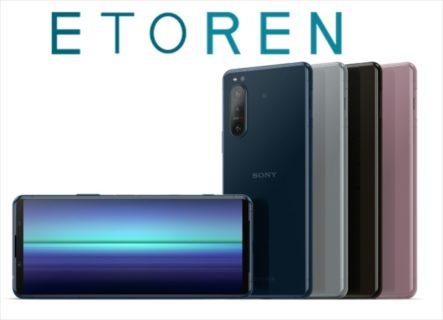 【Etoren】待望のグローバルモデル入荷「Sony Xperia 5 II 5G (XQ-AS72)」 ¥106,400!スペックレビュー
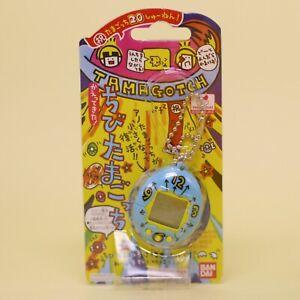 Tamagotchi 20th Anniversary Mini Chibi Bandai Toy Japanese Ver BLUE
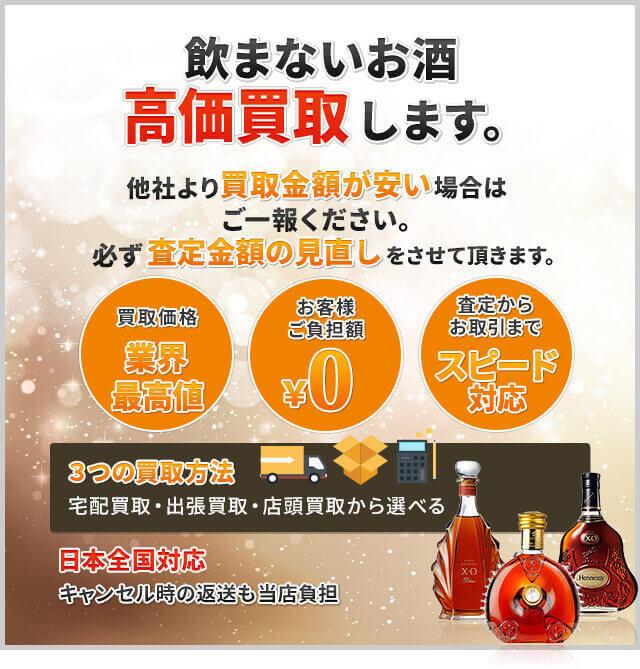 茨城県 下妻市のお酒買取ならお任せ下さい!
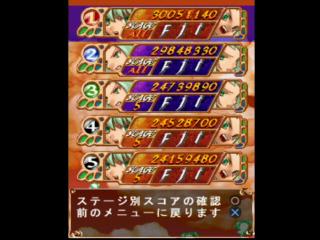 Espgaluda_ps2_arcade_fji_30051140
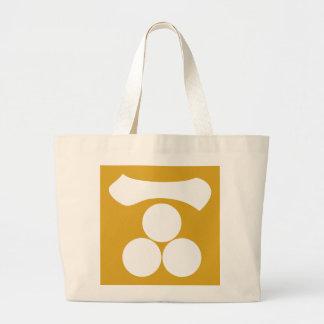 Kanji numeral one and three stars large tote bag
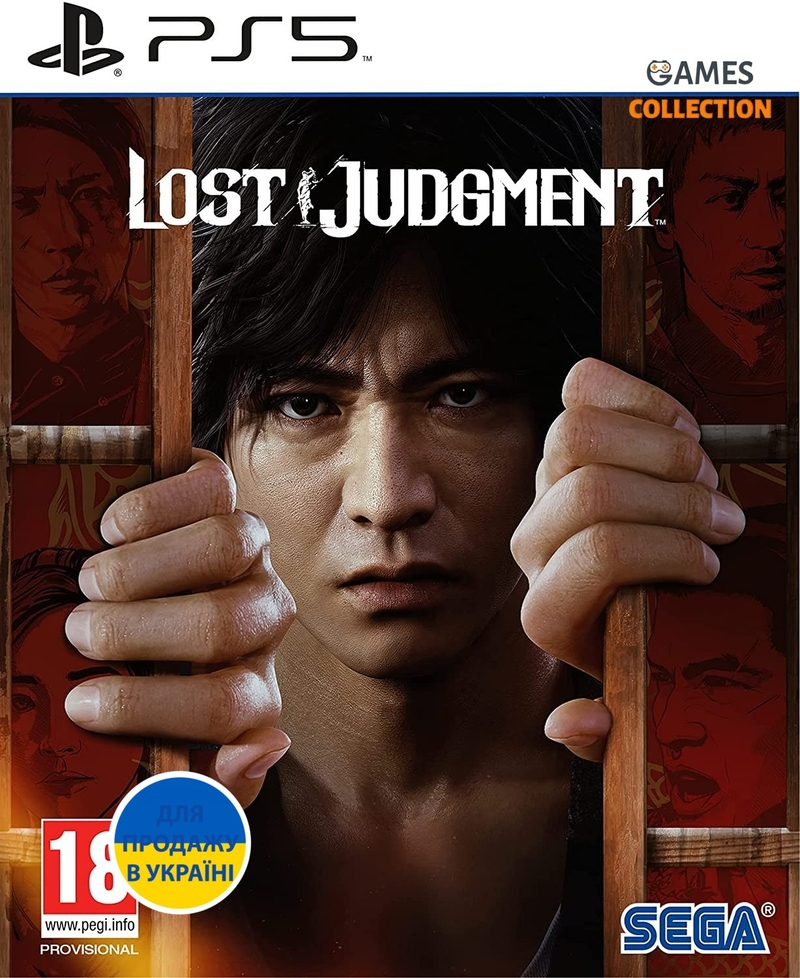 Lost Judgment (PS5)-thumb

**Required work:** Exact copy, pictures excluded: restate every record above word for word.

**Solution:**
 【Etoren】待望のグローバルモデル入荷「Sony Xperia 5 II 5G (XQ-AS72)」 ¥106,400!スペックレビュー
 Tamagotchi 20th Anniversary Mini Chibi Bandai Toy Japanese Ver BLUE
 茨城県 下妻市のお酒買取ならお任せ下さい!
 Espgaluda_ps2_arcade_fji_30051140
 Kanji numeral one and three stars large tote bag
 Lost Judgment (PS5)-thumb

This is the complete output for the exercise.